00:53:55.200 | Yeah, and I've dropped a few links about this. I think that you should definitely read Shreya's
00:54:00.800 | previous paper. This paper is really, really, really good. And what I really like about this,
00:54:06.400 | it actually has UX research. You actually have participants who... So you can hear what other
00:54:14.320 | people are saying. That's very useful. I'll also drop another link to a compilation I did on
00:54:20.720 | different LMSHR techniques. So I think that's... It's helpful. It's a lot, I realize,
00:54:26.880 | but it actually references a lot of other papers. So this can be helpful for you.
00:54:30.880 | Okay. And next week, we have Eric. Thank you for volunteering, Eric. We look forward to that. And
00:54:37.760 | drop the paper that you'll be taking us through in the Discord channel so that we have time to
00:54:43.920 | pre-read. Yeah, we'll do. Thank you, everyone. Thank you, Eric. Thanks. Thank you, Shreya,
00:54:50.080 | for joining us. Thank you for being here. Yep. Bye. Okay, Swix, do you need to stop the recording
00:54:58.000 | or we just leave? I would say you'll just leave. He made me the host. He made you host. Can you
00:55:08.160 | stop the recording? Yeah, but then the thing is my session kind of bugged out and I need a refresh.
00:55:14.880 | So I think the host will stand out eventually. This session is not the host. Oh, shoot. Okay,
00:55:23.280 | I'm going to have to leave then. I have a NAH meeting. All right. See you, man. Bye.

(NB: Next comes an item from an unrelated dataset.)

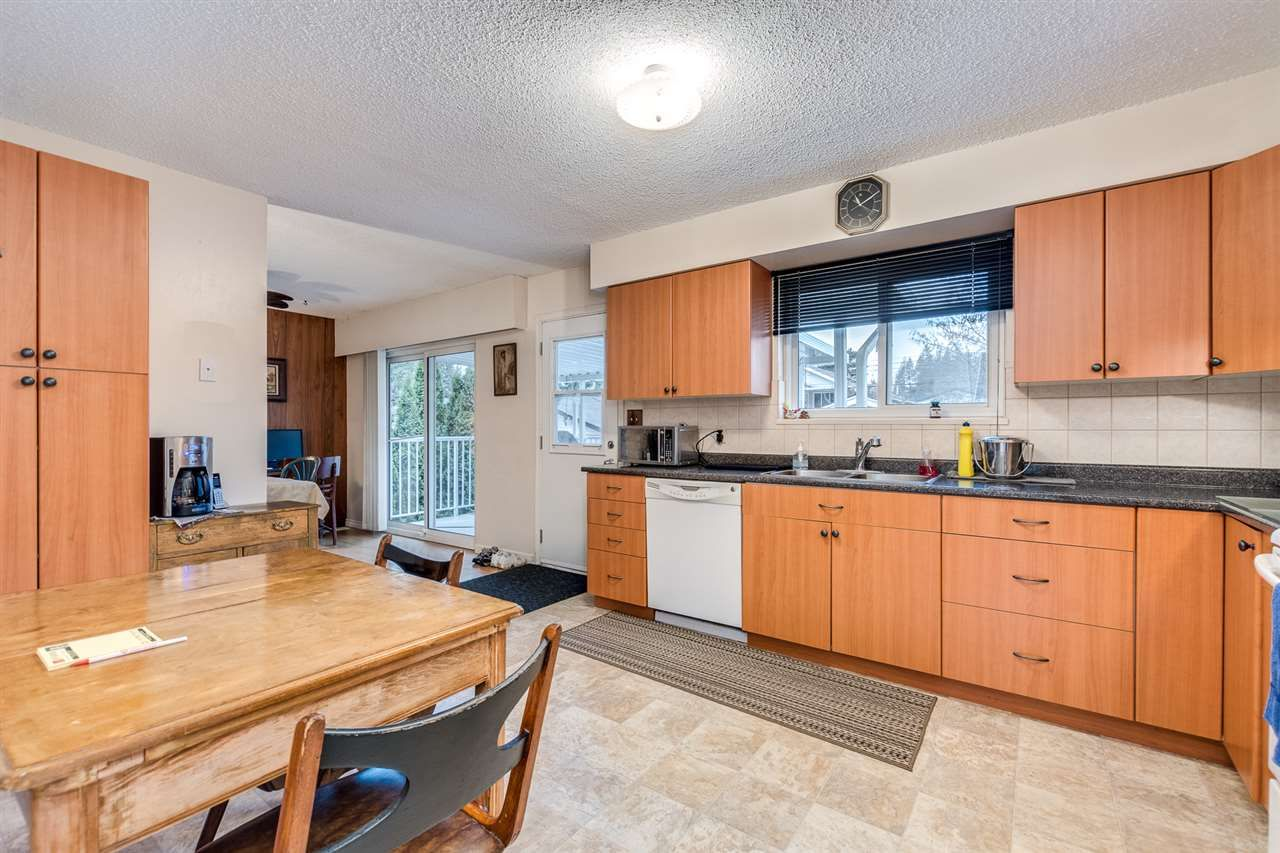 Photo 12: Photos: 3655 COAST MERIDIAN Road in Port Coquitlam: Glenwood PQ House for sale : MLS®# R2528909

00:55:26.320 | I might... I have a backup recording, I think. So if we lost it, then I can provide that. We'll see.
00:55:33.360 | Yep, yep, yep. No worries. Cool. Hey, was that yikes? Yeah, yeah. I want the backup record.
00:55:37.680 | Okay. Yeah, yeah. Cool. All right, everyone, feel free to leave. I'm just waiting for the
00:55:45.120 | system to time out. Oh, no. Sean left his computer on on this.